I saw Anthony then, running at a full clip on the other side of the street. He looked back and spotted me too. Then he ducked into a store on his right.
“Call the police!” I shouted for anyone who would listen and maybe help. “That’s DCAK!” I added. Then I tore up the sidewalk after him.
Chapter 121
THE PLACE DCAK HAD ENTERED was a hole-in-the-wall restaurant for Mexican takeout. There were no tables in the front, just one very shaken old woman splayed on the floor and a skinny cashier still pressed to the wall like he was his own shadow.
I ran around the counter, pushing through a swinging door back into the kitchen.
The temperature instantly went up about twenty degrees. Two cooks shouted at me in Spanish.

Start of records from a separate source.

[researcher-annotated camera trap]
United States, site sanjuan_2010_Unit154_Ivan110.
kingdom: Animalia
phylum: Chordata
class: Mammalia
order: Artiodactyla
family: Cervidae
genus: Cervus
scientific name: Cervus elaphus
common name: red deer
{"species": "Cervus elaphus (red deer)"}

Too late—I saw Anthony come at me from the right. What the hell? A cast-iron pan burned through my shirt and sent searing pain up my arm and right into my brain.
I countered reflexively with my other hand, an uppercut to his temple, a second punch to his throat.
He let go of the frying pan, and I grabbed it myself. I pushed it into Anthony’s face, then let it go before it fried the skin off my hand. He howled and stumbled back, blackened prosthetic skin sagging around one ear. Both of the cooks screamed as if they were the ones who’d just gotten burned.
Anthony steadied himself on the edge of an industrial range. He grabbed another cooking pan and hurled sizzling oil and vegetables in my direction. I avoided the flying grease, but Anthony was headed toward the back door.
He pulled down a set of baker’s shelves as he went. Dishes and equipment crashed everywhere. Lots of noise and chaos and shattering pottery.
“My sister’s dead!” he screamed back at me. Meaning what—that now he was really mad?
I grabbed a kitchen knife and went after him.
Chapter 122
AS I JUMPED OUT into a long, wide alleyway—the delivery entrance—I heard sirens wailing from somewhere in the neighborhood. I hoped to hell they were for us and that somebody would figure out real fast that I was back here with DCAK.
The alley ran behind several buildings, with a dead end to my right and a busy street to my left, about fifty yards off—farther than he could have run by now, anyway.
So where was he hiding? He had to be close. But where?